_DETALHES DO PROBLEMA_
Redigite integralmente, sem nenhuma alteração, o trecho sobre interfaces tangíveis apresentado abaixo.

====== TRECHO CITADO

Por mais que o mouse e o teclado sejam objetos que possibilitam o controle das informações através da manipulação dos elementos das interfaces gráficas de forma maleável e flexível, suas características tão genéricas os impedem de estabelecer relações mais significativas com as representações gráficas dos bits na tela. Segundo Ishii, a idéia básica das interfaces tangíveis é a de dar uma forma física, uma representação tangível à informação e computação “tirando vantagem dos múltiplos sentidos e da multimodalidade das interações humanas com o mundo real. Nós acreditamos que a utilização de objetos empunháveis e mídia ambiente nos levará a uma experiência multisensorial da informação digital” [9](ISHII; ULLMER, 1997:8).

============
====== EXTRATOS DO MATERIAL

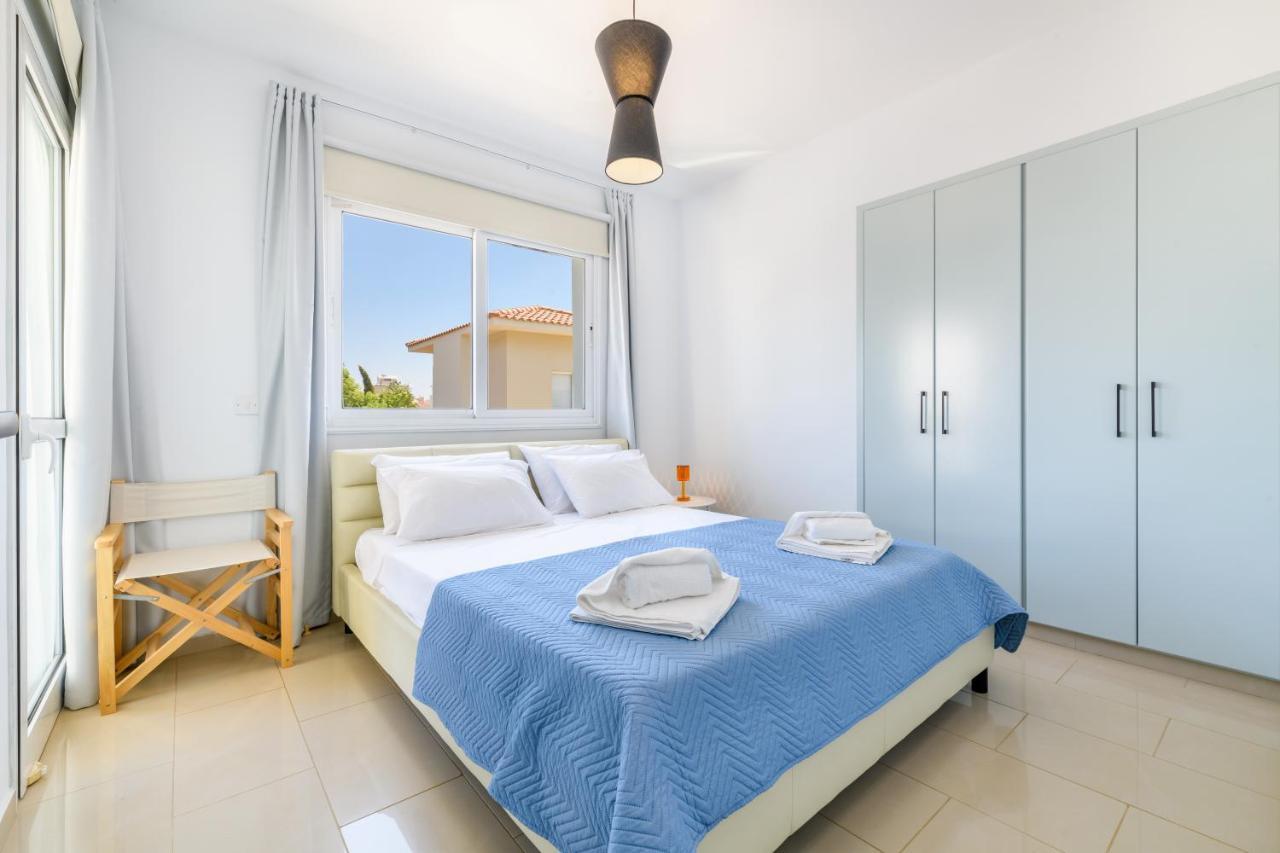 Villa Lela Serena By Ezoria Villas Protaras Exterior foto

============
====== EXTRATOS DO MATERIAL

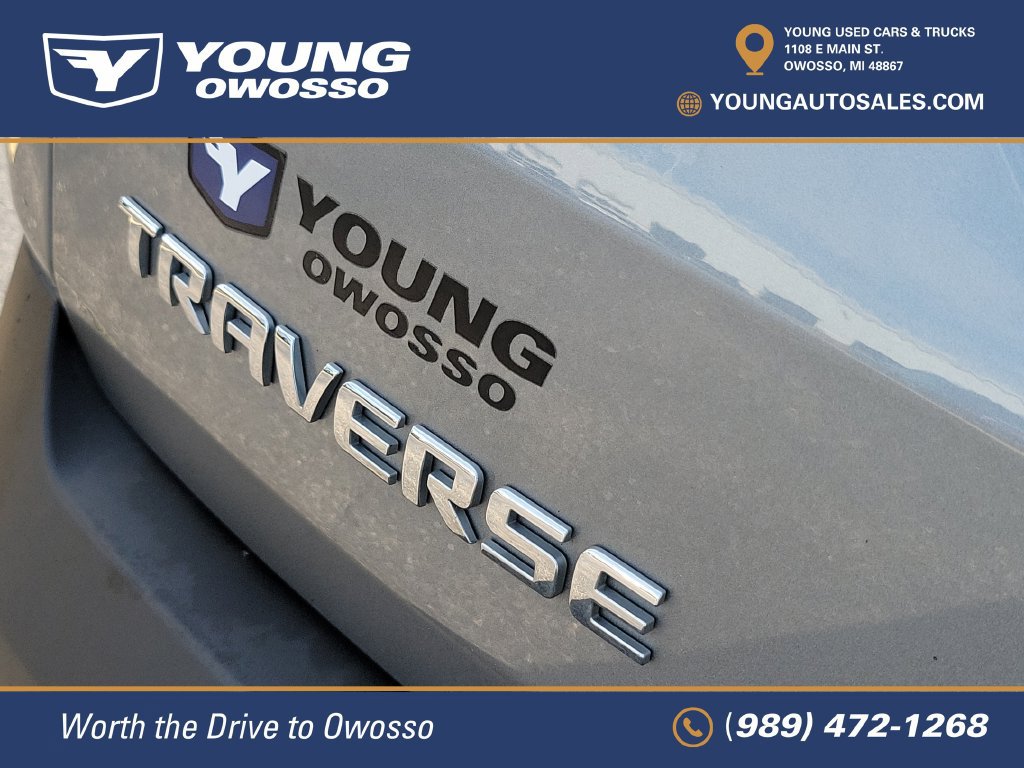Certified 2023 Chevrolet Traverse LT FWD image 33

============
====== EXTRATOS DO MATERIAL

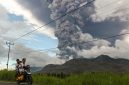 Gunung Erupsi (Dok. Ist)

============

_SUA SOLUÇÃO_
Por mais que o mouse e o teclado sejam objetos que possibilitam o controle das informações através da manipulação dos elementos das interfaces gráficas de forma maleável e flexível, suas características tão genéricas os impedem de estabelecer relações mais significativas com as representações gráficas dos bits na tela. Segundo Ishii, a idéia básica das interfaces tangíveis é a de dar uma forma física, uma representação tangível à informação e computação “tirando vantagem dos múltiplos sentidos e da multimodalidade das interações humanas com o mundo real. Nós acreditamos que a utilização de objetos empunháveis e mídia ambiente nos levará a uma experiência multisensorial da informação digital” [9](ISHII; ULLMER, 1997:8).